Not Every Field is the Same
Some of you might see an additional application
(Graphic above created by Kevin Shindoll)
I saw this post from a hunter’s observation. It struck me how this is relevant in the ministry of a local church. My experience: I pastored an established church in a small rural setting in Hazlehurst, MS. I was elected by 11 of 12 voters in 1997. In 2004, I planted a church in Clinton, Ms and have been here for 22 years. About 20 years ago, we restarted a church that had closed down in Port Gibson, Ms. In three different settings, I can attest that every place, every ministry opportunity is different.

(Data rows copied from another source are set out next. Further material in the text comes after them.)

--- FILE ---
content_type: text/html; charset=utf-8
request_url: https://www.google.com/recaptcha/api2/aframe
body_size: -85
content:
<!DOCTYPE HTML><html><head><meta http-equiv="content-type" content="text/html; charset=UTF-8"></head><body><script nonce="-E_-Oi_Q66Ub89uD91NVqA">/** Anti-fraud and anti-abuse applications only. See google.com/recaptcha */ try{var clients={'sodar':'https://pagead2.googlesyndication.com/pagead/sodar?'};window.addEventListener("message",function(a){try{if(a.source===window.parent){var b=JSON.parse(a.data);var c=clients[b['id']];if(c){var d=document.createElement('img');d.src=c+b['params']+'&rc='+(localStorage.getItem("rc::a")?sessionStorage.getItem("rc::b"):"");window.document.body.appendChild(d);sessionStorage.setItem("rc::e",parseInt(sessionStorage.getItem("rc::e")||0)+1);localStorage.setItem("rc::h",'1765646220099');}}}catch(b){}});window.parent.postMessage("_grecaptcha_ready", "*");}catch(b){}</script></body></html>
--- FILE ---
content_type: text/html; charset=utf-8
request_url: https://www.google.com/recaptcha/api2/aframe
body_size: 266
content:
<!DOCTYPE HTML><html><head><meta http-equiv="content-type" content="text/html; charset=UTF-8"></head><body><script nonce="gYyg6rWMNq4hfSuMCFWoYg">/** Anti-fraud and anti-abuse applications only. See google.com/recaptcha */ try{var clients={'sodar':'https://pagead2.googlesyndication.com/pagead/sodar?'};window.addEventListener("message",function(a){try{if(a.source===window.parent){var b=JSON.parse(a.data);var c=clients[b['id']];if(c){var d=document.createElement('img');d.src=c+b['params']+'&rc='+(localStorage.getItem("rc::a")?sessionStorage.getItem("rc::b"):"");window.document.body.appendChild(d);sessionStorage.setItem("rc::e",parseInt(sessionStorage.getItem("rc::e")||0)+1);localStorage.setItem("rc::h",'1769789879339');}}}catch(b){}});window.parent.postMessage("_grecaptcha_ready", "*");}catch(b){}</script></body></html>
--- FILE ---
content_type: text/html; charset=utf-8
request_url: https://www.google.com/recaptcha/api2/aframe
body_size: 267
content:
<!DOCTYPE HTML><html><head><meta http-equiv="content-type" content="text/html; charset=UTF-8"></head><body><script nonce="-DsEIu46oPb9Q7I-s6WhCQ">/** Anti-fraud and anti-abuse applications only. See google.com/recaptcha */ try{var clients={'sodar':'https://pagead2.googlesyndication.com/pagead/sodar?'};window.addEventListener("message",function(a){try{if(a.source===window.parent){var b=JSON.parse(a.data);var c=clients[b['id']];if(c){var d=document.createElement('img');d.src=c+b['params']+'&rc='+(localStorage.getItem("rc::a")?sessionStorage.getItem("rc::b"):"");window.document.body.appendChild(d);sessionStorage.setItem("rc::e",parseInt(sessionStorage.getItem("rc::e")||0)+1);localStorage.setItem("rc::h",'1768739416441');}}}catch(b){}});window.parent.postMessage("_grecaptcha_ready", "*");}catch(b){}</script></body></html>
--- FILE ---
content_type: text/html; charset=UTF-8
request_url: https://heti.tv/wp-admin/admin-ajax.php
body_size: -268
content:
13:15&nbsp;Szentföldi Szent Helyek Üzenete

A post from FB, The hunters report page.
“This is the part of trophy talk nobody likes to admit. Two hunters can make the same decisions, read the same sign, hunt the wind right, and wait for the right moment. One hunts elite genetics with low pressure. The other hunts average ground with neighbors on every fence line. Only one ends up remembered.
Record books measure inches, not context. They don’t know how much pressure a deer lived under, how small the property was, or how many seasons it took to get one chance. They don’t know if a buck daylighted once in five years or lived its life behind locked gates and managed neighbors.
Genetics matter. Location matters. Access matters. Those things often matter more than skill, patience, or woodsmanship. That doesn’t cheapen big deer. It just means we should be honest about what records actually represent.
A giant from elite ground is still a giant. But pretending that the playing field is level does a disservice to hunters grinding on small parcels, permission ground, and public land, where opportunity is the real trophy.
Records tell us where the best deer grow.
They don’t always tell us who hunted the hardest.
If the lists disappeared tomorrow, how would we measure success then?”